§ THE PROBLEM: Output every record word for word, minus the pictures.
═══ RECORDS SHOWN
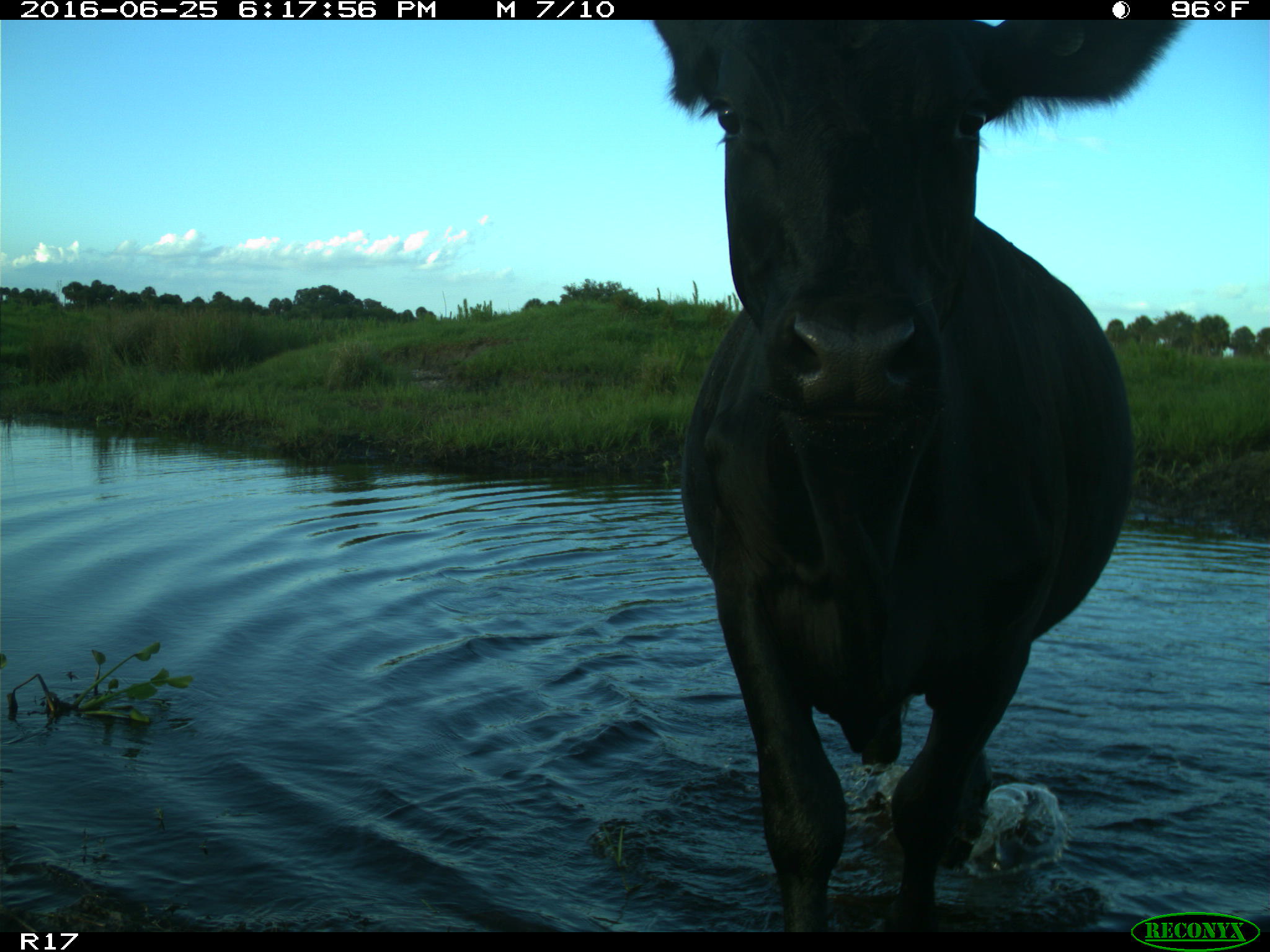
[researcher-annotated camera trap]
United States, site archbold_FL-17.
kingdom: Animalia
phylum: Chordata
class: Mammalia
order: Artiodactyla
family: Bovidae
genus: Bos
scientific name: Bos taurus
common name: domestic cow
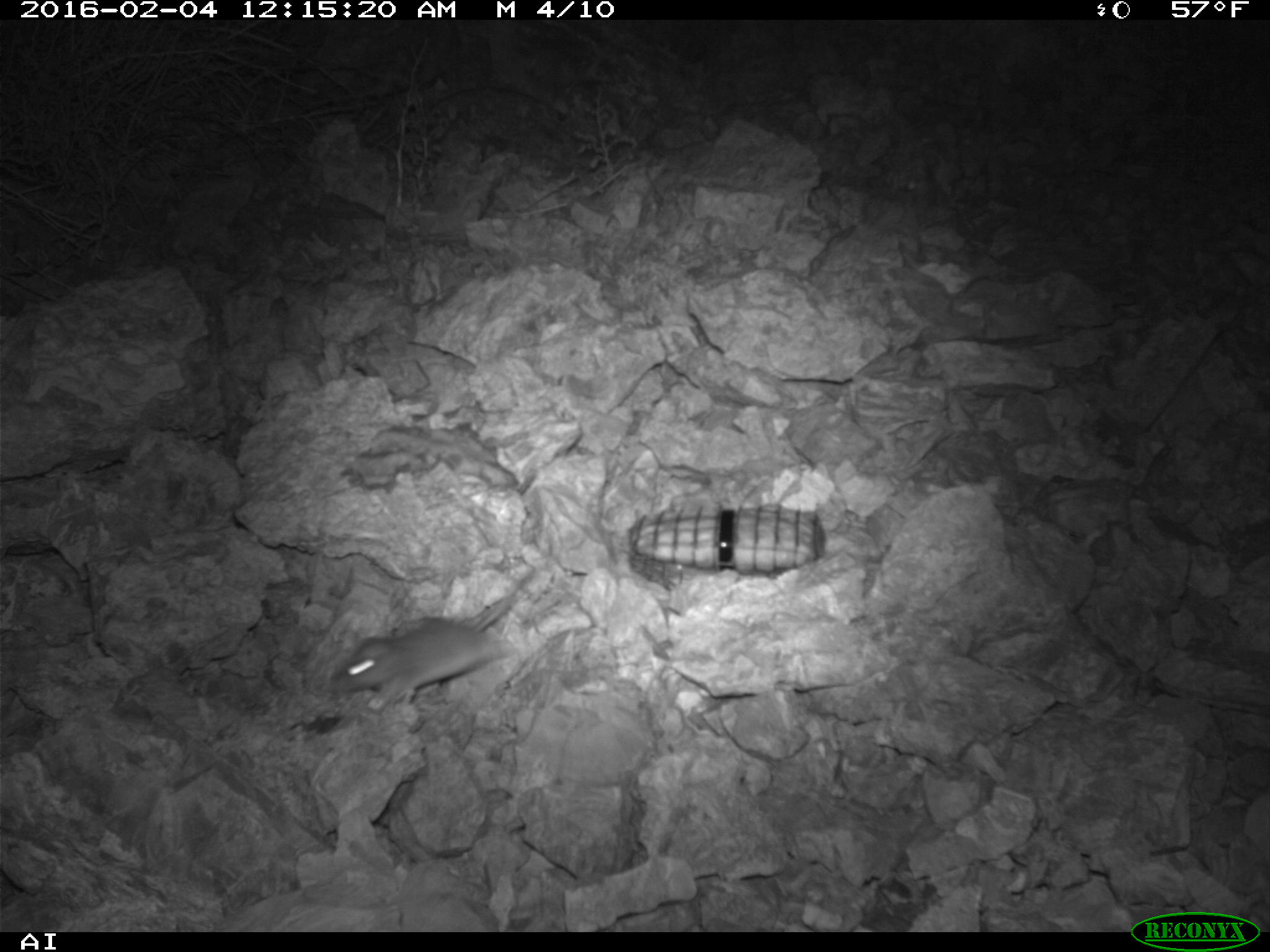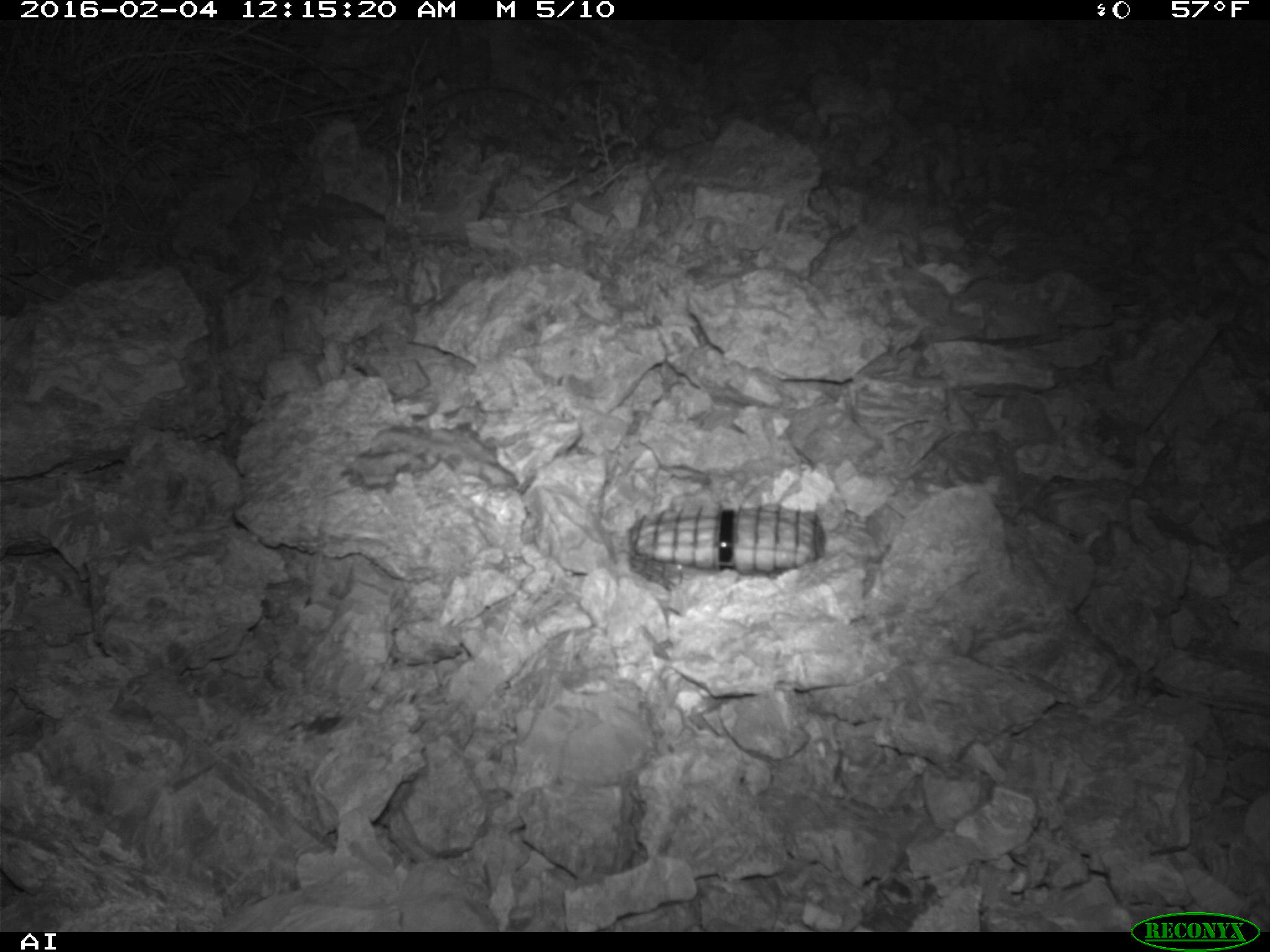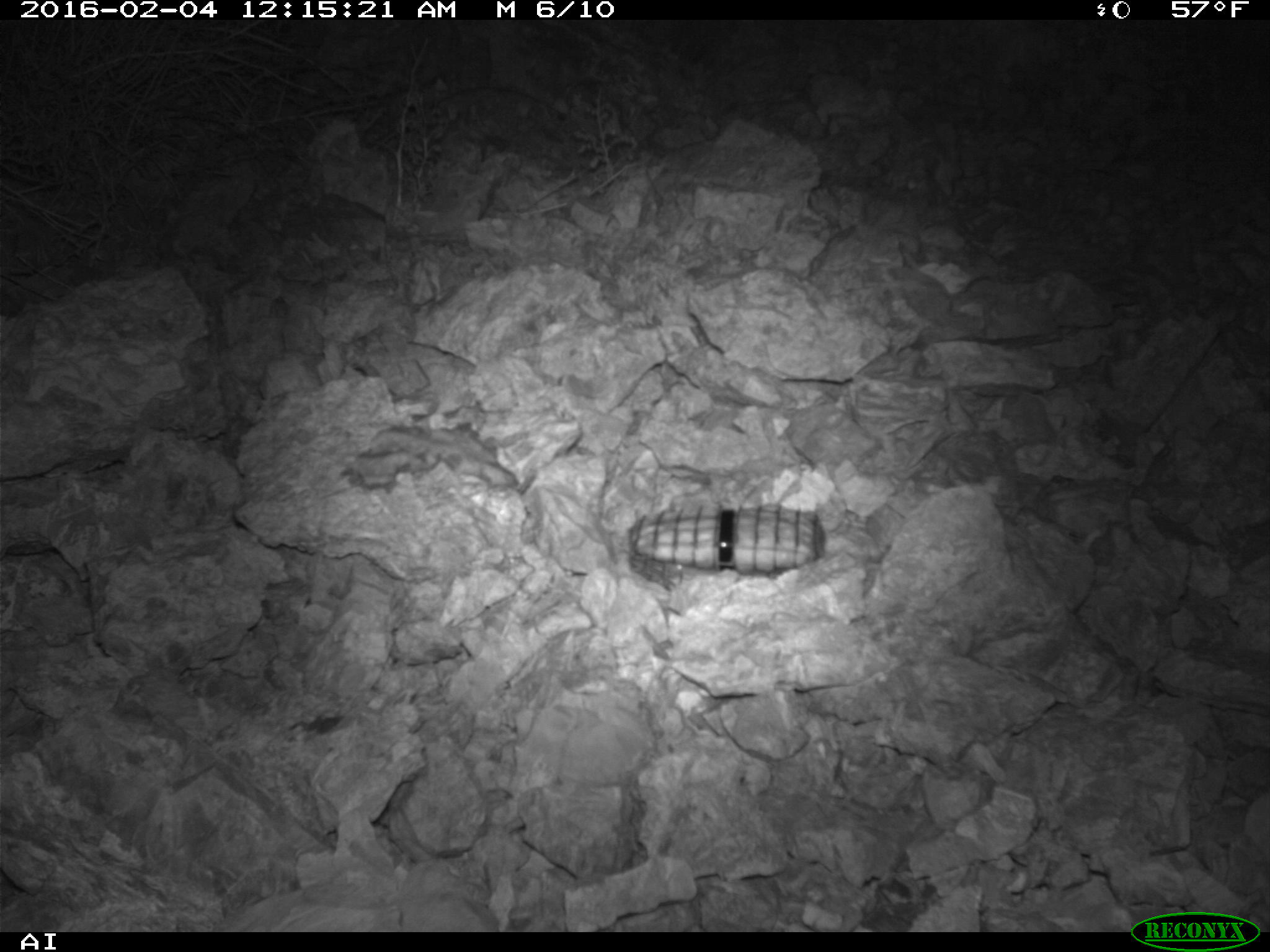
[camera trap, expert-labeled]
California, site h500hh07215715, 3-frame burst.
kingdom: Animalia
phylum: Chordata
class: Mammalia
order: Rodentia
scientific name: Rodentia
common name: rodent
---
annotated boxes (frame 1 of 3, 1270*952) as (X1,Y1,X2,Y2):
rodent: (331,597,512,697)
══════
§ YOUR RESPONSE:
[researcher-annotated camera trap]
United States, site archbold_FL-17.
kingdom: Animalia
phylum: Chordata
class: Mammalia
order: Artiodactyla
family: Bovidae
genus: Bos
scientific name: Bos taurus
common name: domestic cow
[camera trap, expert-labeled]
California, site h500hh07215715, 3-frame burst.
kingdom: Animalia
phylum: Chordata
class: Mammalia
order: Rodentia
scientific name: Rodentia
common name: rodent
---
annotated boxes (frame 1 of 3, 1270*952) as (X1,Y1,X2,Y2):
rodent: (331,597,512,697)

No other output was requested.